4.5. Bij de aan het bestreden besluit ten grondslag liggende medische oordeelsvorming is met de brief van 27 februari 2009 van PsyQ geen rekening kunnen worden gehouden. Ook bij de opstelling van de FML op 8 mei 2012 heeft de bezwaarverzekeringsarts met die brief geen rekening gehouden, omdat hij van mening was dat die brief niet op de situatie per 8 september 2008 sloeg. De Raad acht het geboden dat het Uwv bij de verdere besluitvorming over de ongeschiktheid tot werken alsnog de brief van 27 februari 2009 van PsyQ, waarvan de bezwaarverzekeringsarts in zijn rapport van 15 januari 2010 heeft opgemerkt dat die een verheviging van de ernst van de psychische toestand van appellante behelst, betrekt.
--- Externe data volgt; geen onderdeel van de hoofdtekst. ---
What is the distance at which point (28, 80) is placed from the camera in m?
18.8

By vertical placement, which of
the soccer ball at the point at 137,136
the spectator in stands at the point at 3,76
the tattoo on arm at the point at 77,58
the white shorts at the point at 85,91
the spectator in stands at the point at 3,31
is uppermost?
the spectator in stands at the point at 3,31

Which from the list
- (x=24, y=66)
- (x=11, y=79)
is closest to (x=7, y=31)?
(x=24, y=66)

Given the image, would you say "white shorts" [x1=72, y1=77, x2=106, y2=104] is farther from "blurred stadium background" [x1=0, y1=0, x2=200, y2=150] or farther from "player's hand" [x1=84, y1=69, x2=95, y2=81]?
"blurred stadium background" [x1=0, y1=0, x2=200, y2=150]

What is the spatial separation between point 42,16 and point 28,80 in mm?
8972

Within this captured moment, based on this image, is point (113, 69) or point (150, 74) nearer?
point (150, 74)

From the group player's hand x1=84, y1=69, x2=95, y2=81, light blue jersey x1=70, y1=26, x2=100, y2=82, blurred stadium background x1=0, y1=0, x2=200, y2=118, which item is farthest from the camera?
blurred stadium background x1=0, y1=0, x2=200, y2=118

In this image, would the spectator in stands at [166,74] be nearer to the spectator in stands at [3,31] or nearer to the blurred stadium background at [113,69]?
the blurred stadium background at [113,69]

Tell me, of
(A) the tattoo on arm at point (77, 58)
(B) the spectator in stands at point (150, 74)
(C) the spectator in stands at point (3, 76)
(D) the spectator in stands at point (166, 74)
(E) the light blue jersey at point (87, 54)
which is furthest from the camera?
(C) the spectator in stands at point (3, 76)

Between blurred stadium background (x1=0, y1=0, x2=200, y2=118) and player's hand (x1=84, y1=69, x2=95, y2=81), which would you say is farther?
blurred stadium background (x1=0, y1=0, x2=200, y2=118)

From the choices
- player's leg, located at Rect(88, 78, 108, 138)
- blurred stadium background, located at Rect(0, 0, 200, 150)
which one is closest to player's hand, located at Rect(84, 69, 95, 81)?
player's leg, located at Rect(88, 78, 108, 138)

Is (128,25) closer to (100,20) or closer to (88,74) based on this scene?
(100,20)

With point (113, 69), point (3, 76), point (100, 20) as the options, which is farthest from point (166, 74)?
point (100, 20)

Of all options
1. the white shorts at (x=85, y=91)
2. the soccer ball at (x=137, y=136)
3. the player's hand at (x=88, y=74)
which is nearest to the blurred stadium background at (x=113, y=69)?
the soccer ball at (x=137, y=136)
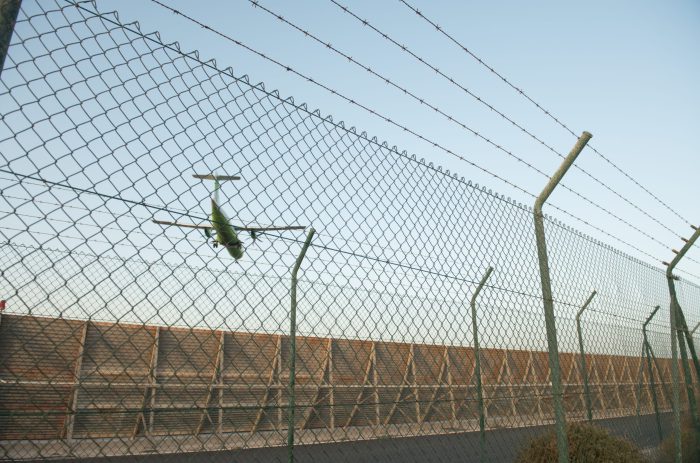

5. Er is aanleiding om met toepassing van artikel 21, zesde lid, van de Beroepswet het Uwv op te dragen een nieuw besluit te nemen op het bezwaar van appellante.
BESLISSING
De Centrale Raad van Beroep draagt het Uwv op om binnen zes weken na verzending van deze tussenuitspraak het gebrek in het besluit van 8 december 2008 te herstellen met inachtneming van hetgeen de Raad heeft overwogen.
Deze uitspraak is gedaan door Ch. van Voorst als voorzitter en J.J.T. van den Corput en D.J. van der Vos als leden, in tegenwoordigheid van H.J. Dekker als griffier. De beslissing is uitgesproken in het openbaar op 12 december 2012.